• WORK TASK: Transcribe each entry exactly as it appears, leaving out any picture it holds.

• STORED DATA:
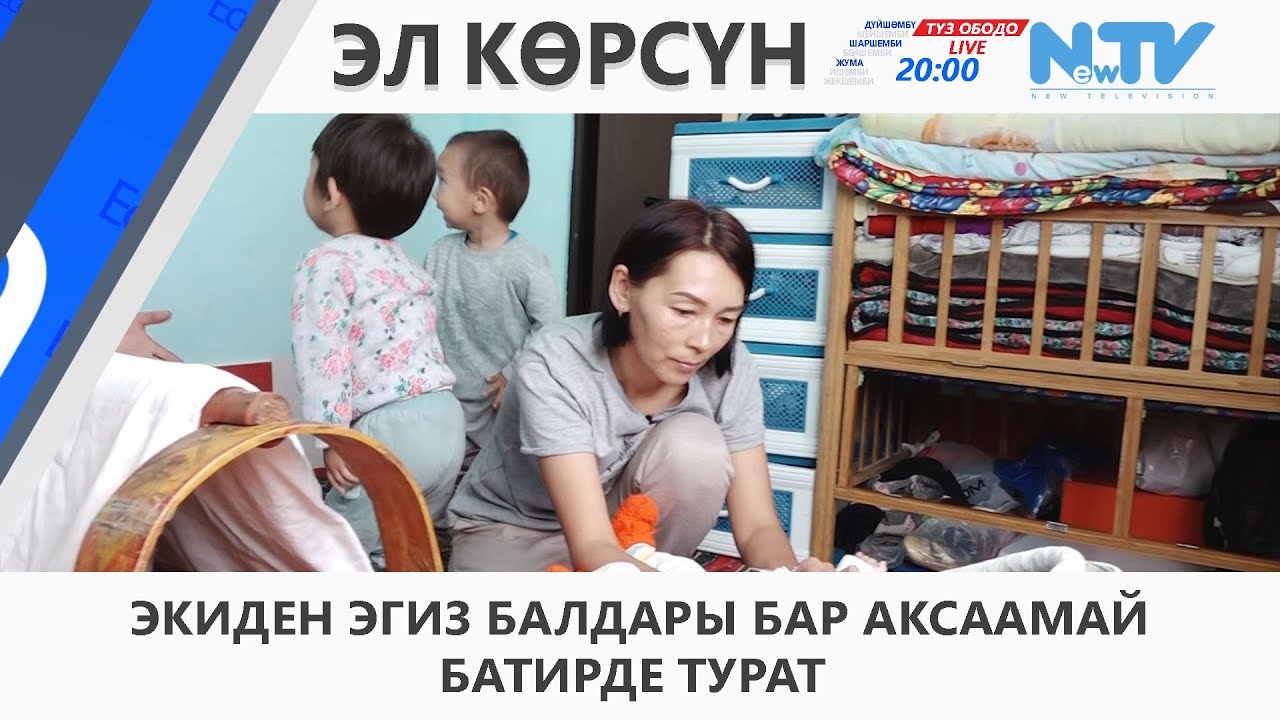 ЭКИДЕН ЭГИЗ БАЛДАРЫ БАР АКСААМАЙ БАТИРДЕ ТУРАТ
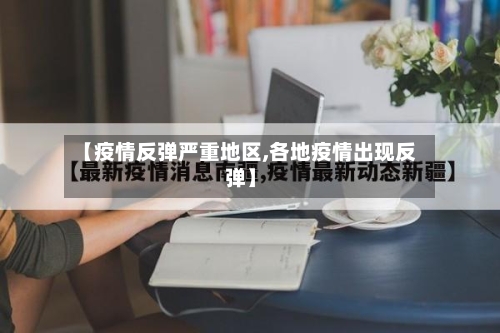 【疫情反弹严重地区,各地疫情出现反弹】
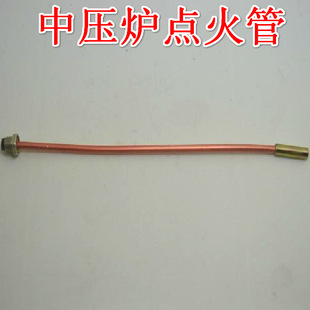 Gas Cyclone Furnace Medium Pressure Furnace Fierce Stove Cooker Accessories Assembly Accessories Electric Fire Rod Spark Tube Small Thin Tube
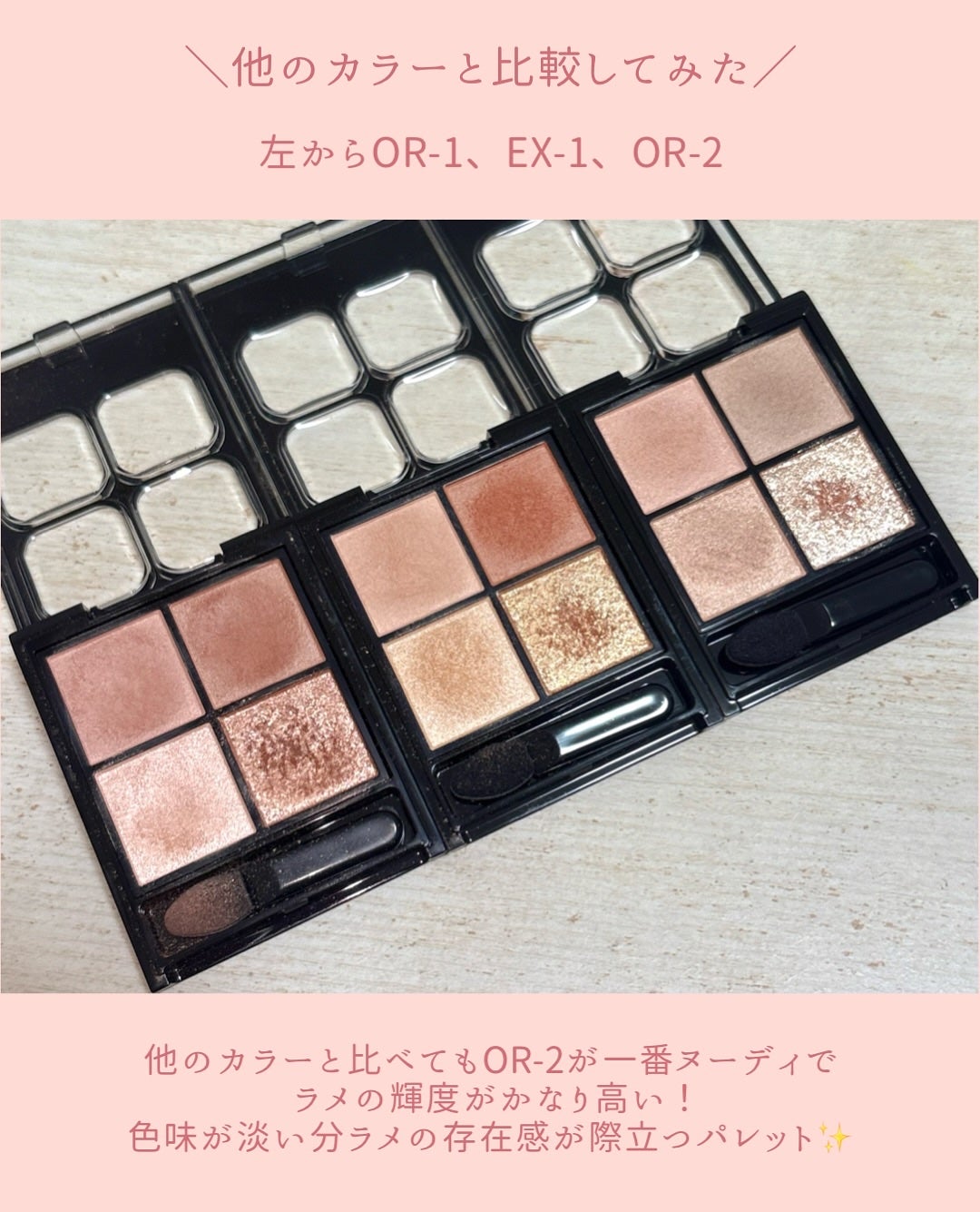 ケイト ポッピングシルエットシャドウ/KATE/アイシャドウパレットを使ったクチコミ(7枚目)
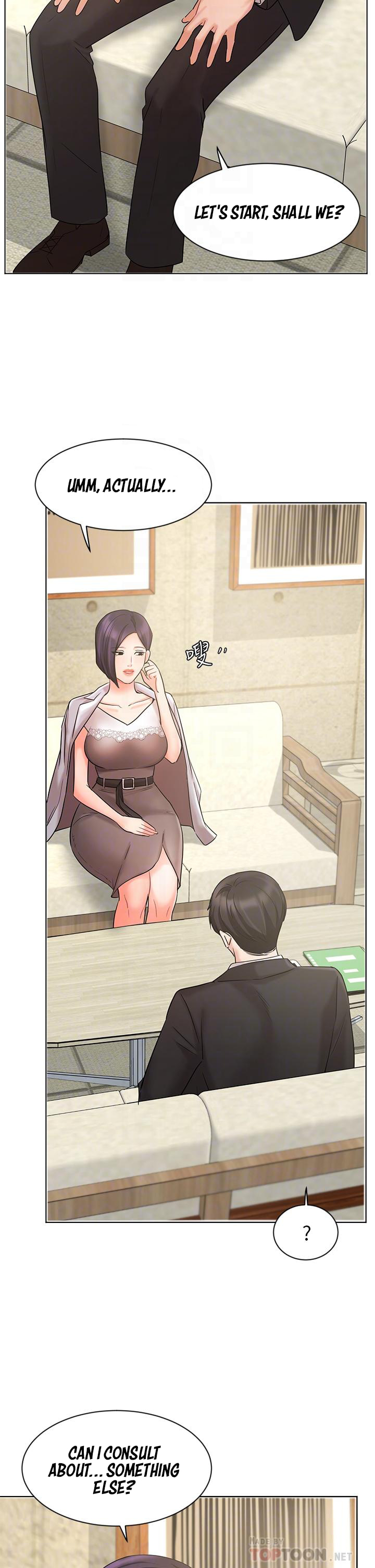 Sold Out Girl Chapter 25 image 14
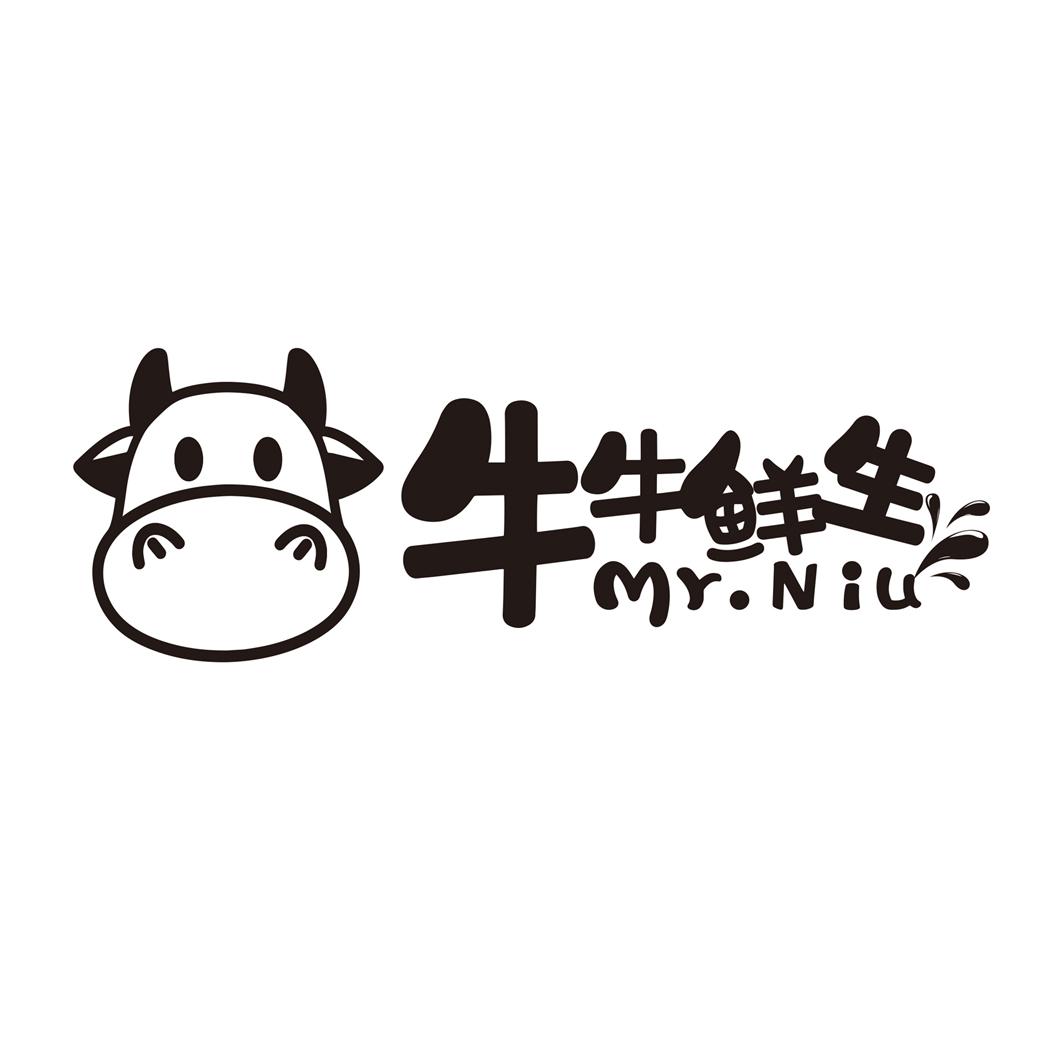 牛牛鲜生 mr.niu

• SOLUTION:
 ЭКИДЕН ЭГИЗ БАЛДАРЫ БАР АКСААМАЙ БАТИРДЕ ТУРАТ
 【疫情反弹严重地区,各地疫情出现反弹】
 Gas Cyclone Furnace Medium Pressure Furnace Fierce Stove Cooker Accessories Assembly Accessories Electric Fire Rod Spark Tube Small Thin Tube
 ケイト ポッピングシルエットシャドウ/KATE/アイシャドウパレットを使ったクチコミ(7枚目)
 Sold Out Girl Chapter 25 image 14
 牛牛鲜生 mr.niu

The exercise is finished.